## Task description
Go to the line that contains "What is the distance of the clump", then write out that line and all that follow to the end of the listing, exactly and without pictures.

◆ ◆ ◆ ◆

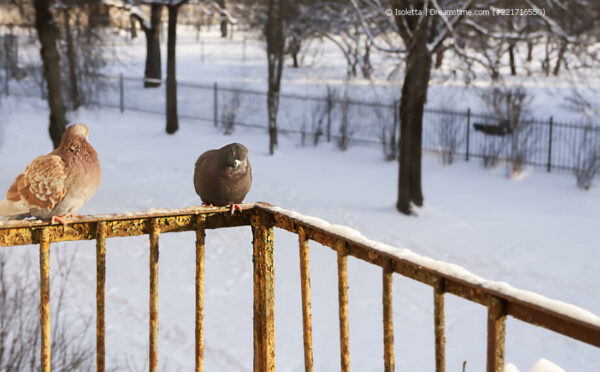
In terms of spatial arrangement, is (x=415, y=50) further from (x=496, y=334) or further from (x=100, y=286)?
(x=496, y=334)

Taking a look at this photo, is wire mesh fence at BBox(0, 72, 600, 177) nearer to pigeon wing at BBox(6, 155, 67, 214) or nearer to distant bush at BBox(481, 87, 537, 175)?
distant bush at BBox(481, 87, 537, 175)

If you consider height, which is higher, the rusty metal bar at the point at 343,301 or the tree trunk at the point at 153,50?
the tree trunk at the point at 153,50

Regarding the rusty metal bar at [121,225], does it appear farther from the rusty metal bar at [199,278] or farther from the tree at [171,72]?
the tree at [171,72]

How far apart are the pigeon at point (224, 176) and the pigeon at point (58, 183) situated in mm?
435

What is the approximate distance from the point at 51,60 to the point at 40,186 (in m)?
11.3

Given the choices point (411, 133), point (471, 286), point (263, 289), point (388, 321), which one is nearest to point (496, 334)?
point (471, 286)

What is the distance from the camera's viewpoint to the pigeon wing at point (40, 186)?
2842 millimetres

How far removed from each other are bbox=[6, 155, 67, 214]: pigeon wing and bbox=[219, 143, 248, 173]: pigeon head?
2.11ft

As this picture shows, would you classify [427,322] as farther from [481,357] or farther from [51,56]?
[51,56]

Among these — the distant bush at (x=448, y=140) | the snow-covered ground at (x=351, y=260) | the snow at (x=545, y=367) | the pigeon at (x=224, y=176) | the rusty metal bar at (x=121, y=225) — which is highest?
the pigeon at (x=224, y=176)

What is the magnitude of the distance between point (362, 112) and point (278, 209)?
1766cm

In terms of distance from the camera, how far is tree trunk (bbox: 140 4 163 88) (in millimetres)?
25831

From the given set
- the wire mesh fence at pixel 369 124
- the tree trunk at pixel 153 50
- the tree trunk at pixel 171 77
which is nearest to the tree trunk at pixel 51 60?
the tree trunk at pixel 171 77

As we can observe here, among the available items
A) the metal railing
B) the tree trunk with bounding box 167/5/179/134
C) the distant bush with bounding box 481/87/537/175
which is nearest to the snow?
the metal railing
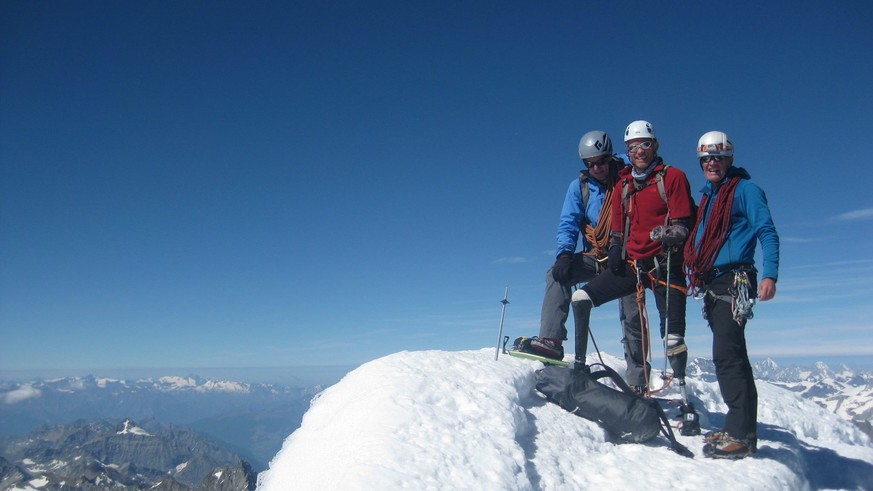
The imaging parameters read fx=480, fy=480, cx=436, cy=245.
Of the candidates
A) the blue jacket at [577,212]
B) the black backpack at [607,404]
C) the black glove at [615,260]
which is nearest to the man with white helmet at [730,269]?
the black backpack at [607,404]

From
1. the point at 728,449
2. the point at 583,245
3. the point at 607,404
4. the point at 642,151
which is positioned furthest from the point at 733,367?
the point at 642,151

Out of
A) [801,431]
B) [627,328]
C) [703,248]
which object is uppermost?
[703,248]

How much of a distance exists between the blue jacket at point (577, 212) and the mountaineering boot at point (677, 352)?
6.54 ft

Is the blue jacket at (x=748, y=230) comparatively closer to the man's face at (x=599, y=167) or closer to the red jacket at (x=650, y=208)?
the red jacket at (x=650, y=208)

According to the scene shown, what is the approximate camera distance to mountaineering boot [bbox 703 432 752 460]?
18.7 feet

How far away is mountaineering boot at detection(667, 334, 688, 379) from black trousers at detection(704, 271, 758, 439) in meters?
0.53

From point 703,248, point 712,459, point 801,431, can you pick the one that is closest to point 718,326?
point 703,248

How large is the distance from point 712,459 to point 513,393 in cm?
243

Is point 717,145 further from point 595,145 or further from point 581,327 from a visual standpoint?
point 581,327

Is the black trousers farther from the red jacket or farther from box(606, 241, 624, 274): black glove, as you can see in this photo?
box(606, 241, 624, 274): black glove

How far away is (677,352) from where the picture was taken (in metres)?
6.57

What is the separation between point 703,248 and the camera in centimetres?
630

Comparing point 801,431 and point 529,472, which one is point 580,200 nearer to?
point 529,472

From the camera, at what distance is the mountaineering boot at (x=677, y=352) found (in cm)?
657
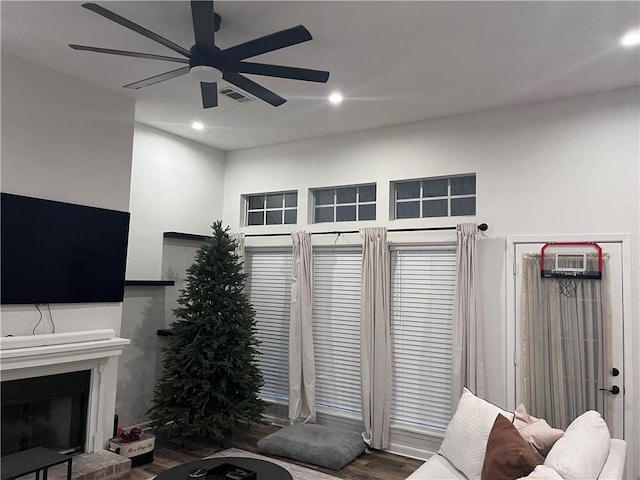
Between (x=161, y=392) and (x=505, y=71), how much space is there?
4299mm

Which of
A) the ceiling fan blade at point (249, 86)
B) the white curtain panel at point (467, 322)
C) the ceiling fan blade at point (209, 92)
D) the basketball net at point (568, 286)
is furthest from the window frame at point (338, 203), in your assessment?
the ceiling fan blade at point (209, 92)

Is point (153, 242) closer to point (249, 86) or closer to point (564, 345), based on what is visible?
point (249, 86)

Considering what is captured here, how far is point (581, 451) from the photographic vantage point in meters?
2.45

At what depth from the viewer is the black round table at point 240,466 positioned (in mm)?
3000

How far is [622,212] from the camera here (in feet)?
12.9

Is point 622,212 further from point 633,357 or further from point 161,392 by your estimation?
point 161,392

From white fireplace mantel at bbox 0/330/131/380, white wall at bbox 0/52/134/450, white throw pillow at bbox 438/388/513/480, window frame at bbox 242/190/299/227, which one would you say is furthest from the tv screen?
white throw pillow at bbox 438/388/513/480

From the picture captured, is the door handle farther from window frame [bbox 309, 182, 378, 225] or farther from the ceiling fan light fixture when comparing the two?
the ceiling fan light fixture

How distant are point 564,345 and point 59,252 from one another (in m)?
4.30

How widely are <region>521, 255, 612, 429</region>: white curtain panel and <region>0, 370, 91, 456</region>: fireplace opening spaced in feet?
12.6

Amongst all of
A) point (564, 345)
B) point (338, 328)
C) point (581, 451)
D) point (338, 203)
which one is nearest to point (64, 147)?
point (338, 203)

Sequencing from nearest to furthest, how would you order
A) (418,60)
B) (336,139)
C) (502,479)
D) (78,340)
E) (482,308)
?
(502,479), (418,60), (78,340), (482,308), (336,139)

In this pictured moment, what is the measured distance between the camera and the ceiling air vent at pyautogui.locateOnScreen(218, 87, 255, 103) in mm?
4199

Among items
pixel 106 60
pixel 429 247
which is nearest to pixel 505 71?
pixel 429 247
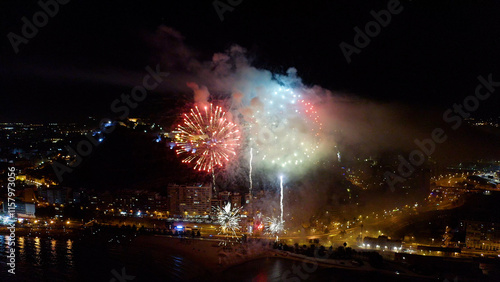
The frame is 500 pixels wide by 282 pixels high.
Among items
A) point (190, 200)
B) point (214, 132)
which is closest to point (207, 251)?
point (190, 200)

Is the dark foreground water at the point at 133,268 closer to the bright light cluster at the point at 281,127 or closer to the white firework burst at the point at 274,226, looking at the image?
the white firework burst at the point at 274,226

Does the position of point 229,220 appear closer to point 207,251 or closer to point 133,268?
point 207,251

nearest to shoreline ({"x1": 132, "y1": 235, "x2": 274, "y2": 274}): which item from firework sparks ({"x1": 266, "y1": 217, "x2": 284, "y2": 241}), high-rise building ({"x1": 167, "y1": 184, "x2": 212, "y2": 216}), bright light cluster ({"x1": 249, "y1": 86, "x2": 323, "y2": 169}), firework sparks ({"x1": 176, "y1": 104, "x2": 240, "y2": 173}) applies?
firework sparks ({"x1": 266, "y1": 217, "x2": 284, "y2": 241})

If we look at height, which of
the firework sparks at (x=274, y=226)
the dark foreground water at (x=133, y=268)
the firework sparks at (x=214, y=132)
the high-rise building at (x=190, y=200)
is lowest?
the dark foreground water at (x=133, y=268)

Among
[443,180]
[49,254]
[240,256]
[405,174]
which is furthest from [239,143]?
[443,180]

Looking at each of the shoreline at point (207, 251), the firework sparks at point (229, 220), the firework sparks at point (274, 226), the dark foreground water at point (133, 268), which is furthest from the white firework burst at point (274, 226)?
the dark foreground water at point (133, 268)
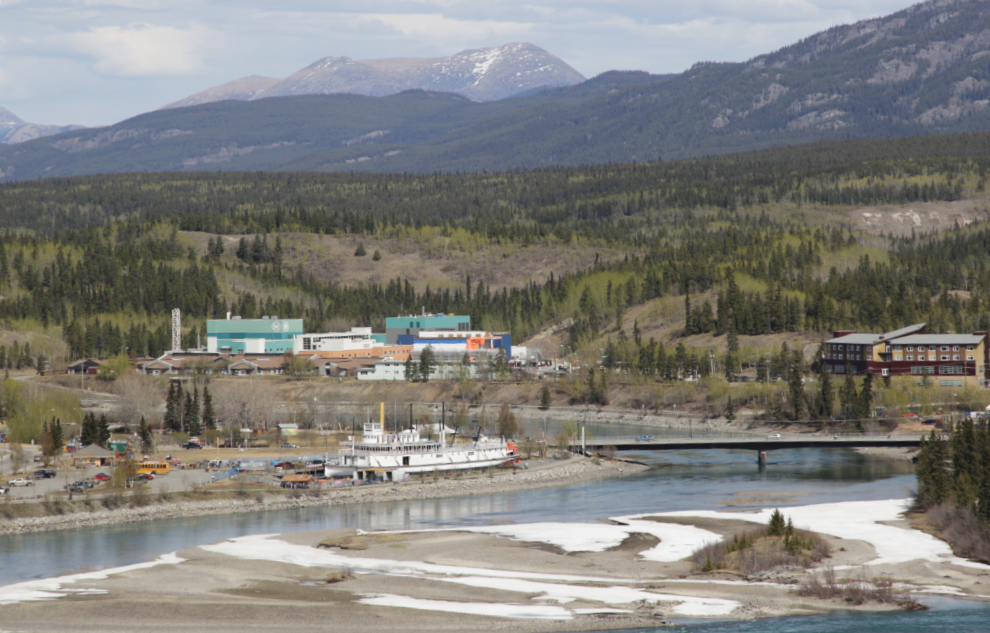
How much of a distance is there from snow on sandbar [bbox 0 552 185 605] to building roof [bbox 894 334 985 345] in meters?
122

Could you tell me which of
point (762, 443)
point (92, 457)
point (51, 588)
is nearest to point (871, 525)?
point (762, 443)

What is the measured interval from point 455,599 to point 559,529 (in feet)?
65.3

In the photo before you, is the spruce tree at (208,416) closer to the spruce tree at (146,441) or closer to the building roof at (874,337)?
the spruce tree at (146,441)

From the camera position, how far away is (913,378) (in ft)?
522

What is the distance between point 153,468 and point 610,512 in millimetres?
40581

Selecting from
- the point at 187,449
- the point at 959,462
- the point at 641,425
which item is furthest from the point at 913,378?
the point at 187,449

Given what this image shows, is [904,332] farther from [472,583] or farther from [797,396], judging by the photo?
[472,583]

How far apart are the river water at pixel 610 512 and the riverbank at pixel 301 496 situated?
1455 millimetres

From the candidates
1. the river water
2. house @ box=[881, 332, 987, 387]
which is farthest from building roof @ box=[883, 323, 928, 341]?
the river water

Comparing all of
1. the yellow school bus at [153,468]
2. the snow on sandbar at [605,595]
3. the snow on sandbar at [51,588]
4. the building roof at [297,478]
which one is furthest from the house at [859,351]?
the snow on sandbar at [51,588]

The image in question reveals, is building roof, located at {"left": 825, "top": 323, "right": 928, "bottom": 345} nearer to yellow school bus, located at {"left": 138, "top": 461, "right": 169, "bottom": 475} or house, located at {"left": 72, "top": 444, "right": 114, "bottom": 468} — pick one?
yellow school bus, located at {"left": 138, "top": 461, "right": 169, "bottom": 475}

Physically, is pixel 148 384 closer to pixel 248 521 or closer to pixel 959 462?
pixel 248 521

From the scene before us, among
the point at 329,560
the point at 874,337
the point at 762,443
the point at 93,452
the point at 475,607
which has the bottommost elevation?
the point at 475,607

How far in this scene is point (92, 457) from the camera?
110125 mm
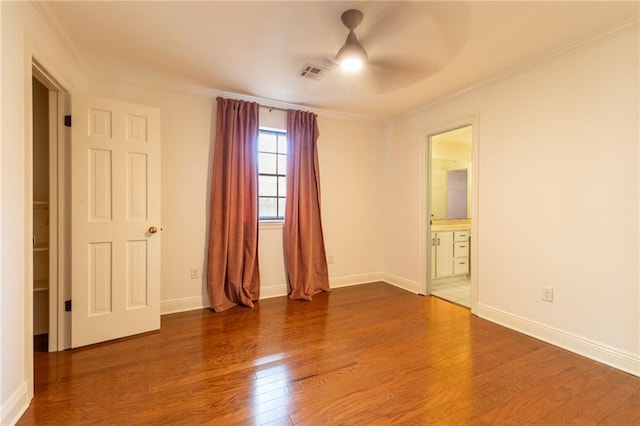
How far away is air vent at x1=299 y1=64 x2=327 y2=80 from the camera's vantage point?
8.89 ft

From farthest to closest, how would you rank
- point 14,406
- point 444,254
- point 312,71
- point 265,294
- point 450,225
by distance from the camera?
point 450,225 → point 444,254 → point 265,294 → point 312,71 → point 14,406

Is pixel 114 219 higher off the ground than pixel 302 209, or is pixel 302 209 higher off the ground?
pixel 302 209

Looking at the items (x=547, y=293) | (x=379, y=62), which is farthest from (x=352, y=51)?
(x=547, y=293)

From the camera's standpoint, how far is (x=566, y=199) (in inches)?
94.9

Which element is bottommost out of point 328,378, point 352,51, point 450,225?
point 328,378

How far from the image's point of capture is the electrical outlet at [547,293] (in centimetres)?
252

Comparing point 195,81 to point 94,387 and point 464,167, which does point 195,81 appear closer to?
point 94,387

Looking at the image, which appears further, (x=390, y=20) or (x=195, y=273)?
(x=195, y=273)

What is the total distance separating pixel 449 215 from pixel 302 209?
300 cm

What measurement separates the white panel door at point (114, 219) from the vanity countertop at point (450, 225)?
3.64m

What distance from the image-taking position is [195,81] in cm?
305

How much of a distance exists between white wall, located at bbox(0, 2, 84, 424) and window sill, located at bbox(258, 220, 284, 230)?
7.10ft

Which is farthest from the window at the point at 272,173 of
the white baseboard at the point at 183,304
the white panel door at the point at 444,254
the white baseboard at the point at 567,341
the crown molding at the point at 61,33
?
the white baseboard at the point at 567,341

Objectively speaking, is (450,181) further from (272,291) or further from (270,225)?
(272,291)
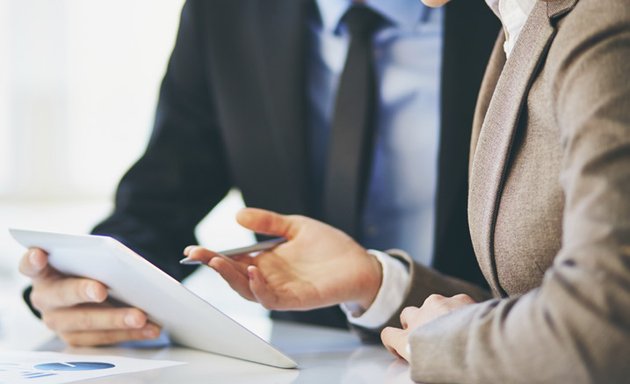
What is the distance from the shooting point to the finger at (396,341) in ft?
3.08

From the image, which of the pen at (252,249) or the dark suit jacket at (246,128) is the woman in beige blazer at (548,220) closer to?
the pen at (252,249)

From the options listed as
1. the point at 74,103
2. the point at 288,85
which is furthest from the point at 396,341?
the point at 74,103

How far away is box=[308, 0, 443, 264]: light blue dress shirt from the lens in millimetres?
1512

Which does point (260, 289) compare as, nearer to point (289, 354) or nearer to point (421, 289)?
point (289, 354)

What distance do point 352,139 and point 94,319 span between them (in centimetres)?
55

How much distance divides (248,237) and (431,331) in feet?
7.43

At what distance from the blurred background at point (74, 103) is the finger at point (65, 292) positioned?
186 cm

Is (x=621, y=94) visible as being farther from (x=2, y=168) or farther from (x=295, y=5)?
(x=2, y=168)

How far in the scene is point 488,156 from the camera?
2.89 feet

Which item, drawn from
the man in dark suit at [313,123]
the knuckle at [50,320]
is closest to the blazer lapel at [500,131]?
the man in dark suit at [313,123]

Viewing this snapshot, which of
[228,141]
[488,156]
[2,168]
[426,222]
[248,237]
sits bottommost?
[248,237]

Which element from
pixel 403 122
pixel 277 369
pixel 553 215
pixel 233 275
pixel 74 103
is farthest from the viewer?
pixel 74 103

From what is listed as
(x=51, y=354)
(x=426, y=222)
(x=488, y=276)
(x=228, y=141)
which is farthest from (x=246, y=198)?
(x=488, y=276)

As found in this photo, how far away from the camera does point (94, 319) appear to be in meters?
1.12
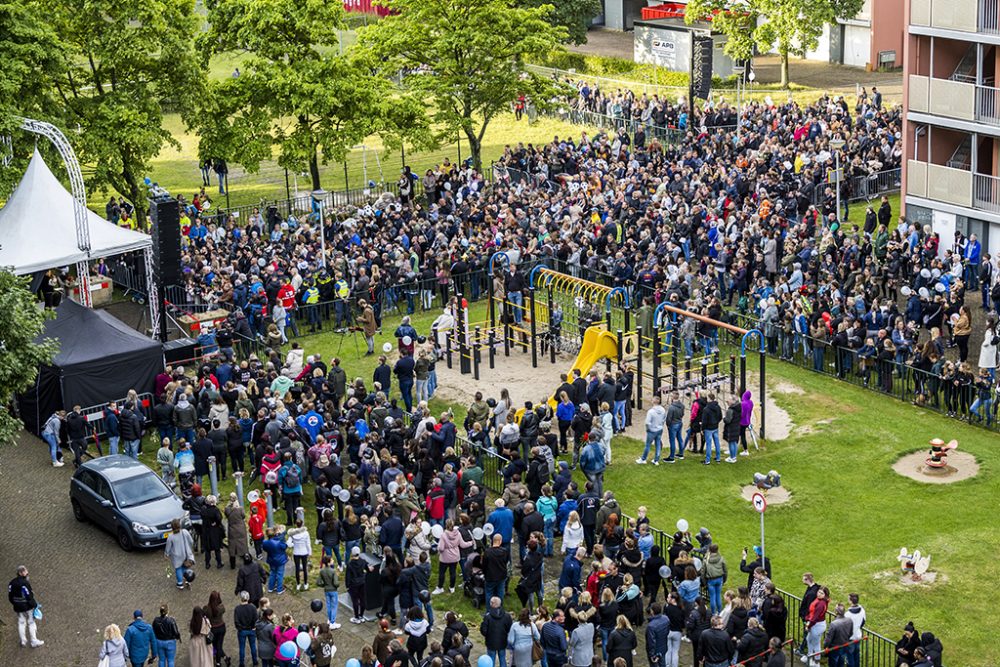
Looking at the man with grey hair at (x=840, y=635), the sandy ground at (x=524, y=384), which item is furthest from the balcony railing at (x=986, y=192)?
the man with grey hair at (x=840, y=635)

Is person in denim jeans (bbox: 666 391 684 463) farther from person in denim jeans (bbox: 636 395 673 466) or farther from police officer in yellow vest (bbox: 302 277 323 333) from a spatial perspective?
police officer in yellow vest (bbox: 302 277 323 333)

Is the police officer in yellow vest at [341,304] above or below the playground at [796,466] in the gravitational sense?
above

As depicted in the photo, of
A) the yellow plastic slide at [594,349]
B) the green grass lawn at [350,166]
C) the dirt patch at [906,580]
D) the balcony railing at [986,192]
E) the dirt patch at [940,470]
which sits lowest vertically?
the dirt patch at [906,580]

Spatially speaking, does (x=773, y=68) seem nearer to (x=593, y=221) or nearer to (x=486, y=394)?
(x=593, y=221)

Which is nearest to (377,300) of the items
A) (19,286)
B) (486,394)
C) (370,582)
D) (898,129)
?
(486,394)

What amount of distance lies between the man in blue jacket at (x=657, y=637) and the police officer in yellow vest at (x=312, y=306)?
20.0 metres

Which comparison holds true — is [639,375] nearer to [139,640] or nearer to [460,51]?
[139,640]

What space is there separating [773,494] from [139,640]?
13.0 metres

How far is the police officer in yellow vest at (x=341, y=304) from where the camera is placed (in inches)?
1623

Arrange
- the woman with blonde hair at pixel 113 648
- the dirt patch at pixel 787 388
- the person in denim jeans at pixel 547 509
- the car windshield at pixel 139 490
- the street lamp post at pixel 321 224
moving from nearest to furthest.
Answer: the woman with blonde hair at pixel 113 648, the person in denim jeans at pixel 547 509, the car windshield at pixel 139 490, the dirt patch at pixel 787 388, the street lamp post at pixel 321 224

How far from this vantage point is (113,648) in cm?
2288

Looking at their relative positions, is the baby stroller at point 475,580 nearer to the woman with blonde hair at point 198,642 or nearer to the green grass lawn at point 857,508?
the green grass lawn at point 857,508

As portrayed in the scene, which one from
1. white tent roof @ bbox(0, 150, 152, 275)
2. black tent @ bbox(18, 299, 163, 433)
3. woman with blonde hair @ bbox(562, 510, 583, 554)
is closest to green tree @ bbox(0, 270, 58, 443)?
black tent @ bbox(18, 299, 163, 433)

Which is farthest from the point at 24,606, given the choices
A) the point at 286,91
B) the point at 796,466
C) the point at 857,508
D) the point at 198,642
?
the point at 286,91
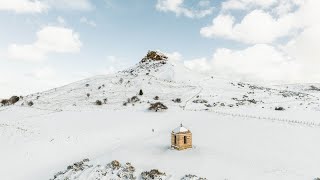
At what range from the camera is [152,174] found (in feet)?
94.8

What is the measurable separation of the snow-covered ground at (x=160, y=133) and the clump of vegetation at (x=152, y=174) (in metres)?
0.78

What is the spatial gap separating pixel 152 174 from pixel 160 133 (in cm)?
1479

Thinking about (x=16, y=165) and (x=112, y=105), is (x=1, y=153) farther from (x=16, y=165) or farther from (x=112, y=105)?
(x=112, y=105)

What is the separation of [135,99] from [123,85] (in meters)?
12.6

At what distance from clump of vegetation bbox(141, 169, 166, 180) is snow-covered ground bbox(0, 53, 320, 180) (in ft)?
2.56

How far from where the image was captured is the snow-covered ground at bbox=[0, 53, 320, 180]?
102 feet

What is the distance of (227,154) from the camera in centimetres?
3316

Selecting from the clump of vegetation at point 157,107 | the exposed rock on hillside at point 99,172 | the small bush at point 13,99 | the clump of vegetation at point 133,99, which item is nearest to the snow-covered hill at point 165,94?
the clump of vegetation at point 133,99

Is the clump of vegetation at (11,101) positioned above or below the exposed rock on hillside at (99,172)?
above

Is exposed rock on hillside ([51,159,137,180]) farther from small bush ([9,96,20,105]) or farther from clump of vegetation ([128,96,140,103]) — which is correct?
small bush ([9,96,20,105])

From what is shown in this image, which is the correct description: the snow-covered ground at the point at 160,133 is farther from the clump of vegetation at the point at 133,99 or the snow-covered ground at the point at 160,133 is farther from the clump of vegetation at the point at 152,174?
the clump of vegetation at the point at 152,174

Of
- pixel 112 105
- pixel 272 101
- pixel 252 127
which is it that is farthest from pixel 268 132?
pixel 112 105

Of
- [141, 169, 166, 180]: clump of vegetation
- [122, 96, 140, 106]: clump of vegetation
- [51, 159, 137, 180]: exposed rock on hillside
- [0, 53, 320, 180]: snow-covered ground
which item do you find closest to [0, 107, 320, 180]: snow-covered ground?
[0, 53, 320, 180]: snow-covered ground

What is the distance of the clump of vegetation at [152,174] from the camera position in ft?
94.2
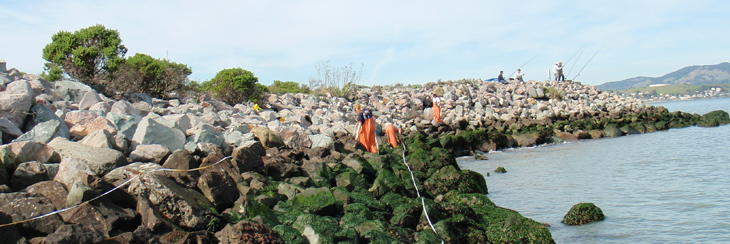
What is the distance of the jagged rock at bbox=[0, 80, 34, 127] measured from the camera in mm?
6422

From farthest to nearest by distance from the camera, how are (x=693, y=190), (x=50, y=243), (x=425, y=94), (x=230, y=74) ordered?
(x=425, y=94), (x=230, y=74), (x=693, y=190), (x=50, y=243)

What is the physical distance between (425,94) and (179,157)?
69.7 ft

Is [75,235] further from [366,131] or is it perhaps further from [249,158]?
[366,131]

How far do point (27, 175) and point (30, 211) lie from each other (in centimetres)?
103

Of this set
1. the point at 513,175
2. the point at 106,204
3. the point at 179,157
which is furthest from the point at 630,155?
the point at 106,204

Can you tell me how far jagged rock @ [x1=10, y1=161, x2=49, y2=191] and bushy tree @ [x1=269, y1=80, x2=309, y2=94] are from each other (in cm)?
1675

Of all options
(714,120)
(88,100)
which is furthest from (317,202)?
(714,120)

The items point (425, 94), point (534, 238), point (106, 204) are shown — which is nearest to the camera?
point (106, 204)

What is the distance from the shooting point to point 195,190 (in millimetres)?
4703

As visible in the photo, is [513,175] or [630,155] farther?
[630,155]

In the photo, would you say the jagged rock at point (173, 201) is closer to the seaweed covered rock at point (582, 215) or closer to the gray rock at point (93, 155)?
the gray rock at point (93, 155)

◆ ◆ ◆ ◆

## Complete output
What is the distance of the clump of vegetation at [152,174] from the camera position in ft?
94.2
What is the distance of the jagged rock at bbox=[0, 80, 34, 127] measured from the camera in mm?
6422

From farthest to nearest by distance from the camera, how are (x=693, y=190), (x=50, y=243), (x=425, y=94), (x=230, y=74) ordered?
(x=425, y=94), (x=230, y=74), (x=693, y=190), (x=50, y=243)

What is the physical distance between (425,94) and (179,157)?
69.7 ft

Is [75,235] further from [366,131] or is it perhaps further from [249,158]?
[366,131]

How far do point (27, 175) and point (30, 211) lie from each other (in centimetres)?
103

Of this set
1. the point at 513,175
2. the point at 106,204
3. the point at 179,157
which is furthest from the point at 630,155?
the point at 106,204

Can you tell me how far jagged rock @ [x1=10, y1=161, x2=49, y2=191] and bushy tree @ [x1=269, y1=80, x2=309, y2=94] are from each other (in cm)?
1675

Of all options
(714,120)
(88,100)
which is furthest from (317,202)?
(714,120)

The items point (425, 94), point (534, 238), point (106, 204) are shown — which is nearest to the camera?
point (106, 204)

What is the distance from the shooting point to point 195,190 (in millimetres)?
4703

As visible in the photo, is [513,175] or [630,155] farther?
[630,155]

In the photo, would you say the jagged rock at point (173, 201) is closer to the seaweed covered rock at point (582, 215) or closer to the gray rock at point (93, 155)?
the gray rock at point (93, 155)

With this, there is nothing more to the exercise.